More openness to remote work arrangements also brings more diversity to the talent pool
“With remote working becoming increasingly acceptable in the HLS sector because of the pandemic, companies are more open to hiring candidates from abroad. A good example is the business development profile, for which it does not matter where the candidate lives,” says Marta Guiluz, Manager at Page Personnel Spain.
“Remote working is a good way for Chinese healthcare and life sciences companies to attract overseas high-quality, executive-level talent, which are quite in shortage in China,” says Annie Shen, Partner at Page Executive China.
“While the execution team works out of China, talent do not need to relocate to China and can arrange to work remotely online. With the flexibility and other attractive factors, overseas talent are more willing to join a Chinese domestic company.”
Related: Hyperlocal recruitment trends in the healthcare and life sciences sector during COVID-19
Flexi work attracts bright, young talents
There is great value in developing fresh talent, too. Guiluz explains, “It is important to be flexible regarding the candidates’ specific experience and personal profile. Be open to junior profiles, develop and upskill them as such candidates tend to be more engaged and loyal to the company.”

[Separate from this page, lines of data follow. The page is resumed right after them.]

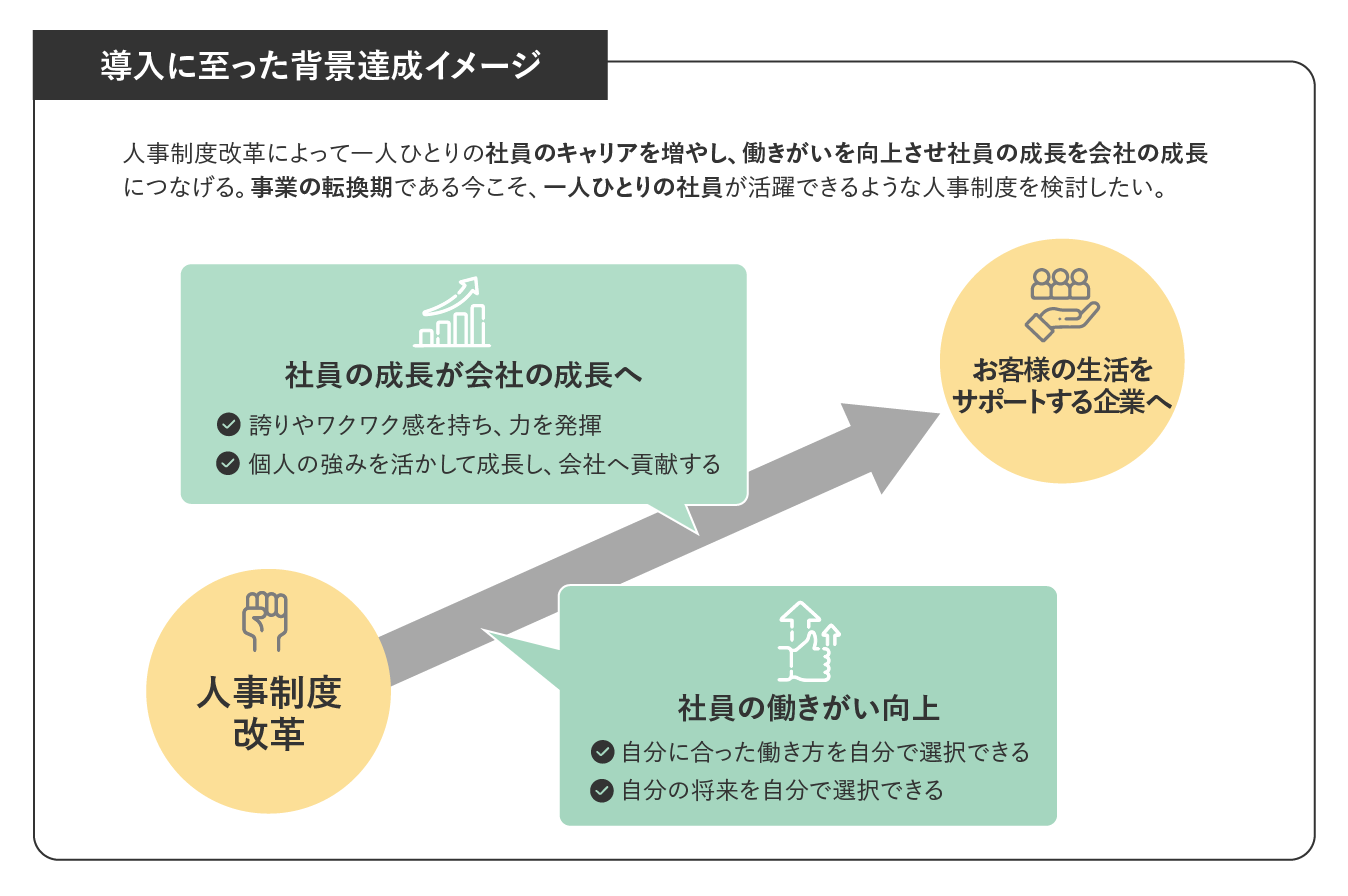 導入に至った背景達成イメージ

人事制度改革によって一人ひとりの社員のキャリアを増やし、働きがいを向上させ社員の成長を会社の成長につなげる。事業の転換期である今こそ、一人ひとりの社員が活躍できるような人事制度を検討したい。

社員の成長が会社の成長へ
誇りやワクワク感を持ち、力を発揮
個人の強みを活かして成長し、会社へ貢献する

お客様の生活をサポートする企業へ

人事制度改革

社員の働きがい向上
自分に合った働き方を自分で選択できる
自分の将来を自分で選択できる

“Also, consider PhD profiles that may not have enough industry experience but bring a wealth of knowledge to the role. Candidates highly value an employer’s openness to the home-office working style since technology permits many positions to be managed from home.”
In France, too, the trend of remote working is likely to continue. “Most of our clients expect their employees to come into the office one to two days per week. In some pharmaceutical companies, before COVID-19 broke out, 30% of the staff worked remotely; now, 99% are working from home. It is a big change but one that is poised to continue,” says Emmanuel Hervio, Senior Executive Manager at Michael Page France.
Remote positions more common at the regional level
Guilford observes that flexible working arrangements are more affected at the regional level than at country levels.
Baverstock adds, “Businesses are more open to having regional roles based in different locations other than their regional hubs, for instance, Singapore or Hong Kong; therefore, we see more opportunities created in emerging markets. Additionally, given travel restrictions, some regional roles are being replaced by existing country leaders – particularly for commercial and customer-facing positions.”
It is essential to note that certain HLS roles are not suited to remote work, especially for positions at the frontline. “For Indonesia, Jakarta is still the main centre of business, and most HLS positions remained based in Jakarta. Most of the talent pool are all based in Jakarta or just outside of Jakarta,” explains Amelia Lestari, Associate Director at Michael Page Indonesia.
Related: Talent mobility: An emerging hiring trend in Healthcare and Life Sciences
Remote work arrangement is key to attracting talent in 2022 and beyond
Travel has been heavily restricted worldwide since the COVID-19 outbreak in 2020. While countries are pushing to open their travel corridors to facilitate the economy, the travel situation remains unpredictable and highly changeable.
“The pandemic has shown that being physically in the office is not the only way to be productive. COVID-19 has forced us to work from home, and we have learned that we can be productive from home as well,” says Guilford.
“With more international talent casting their eyes on Chinese companies, companies need to continue flexible work policies in the post-COVID-19 world. They also need to build strong employer branding and do well in talent echelon construction to attract more high-quality talent,” suggests Shenglan Liu, Associate Partner at Page Executive China.
This moves organisations to devise innovative solutions to work and living, and flexible work arrangement is a factor that looks to stay permanent in the healthcare and life sciences sector across the world.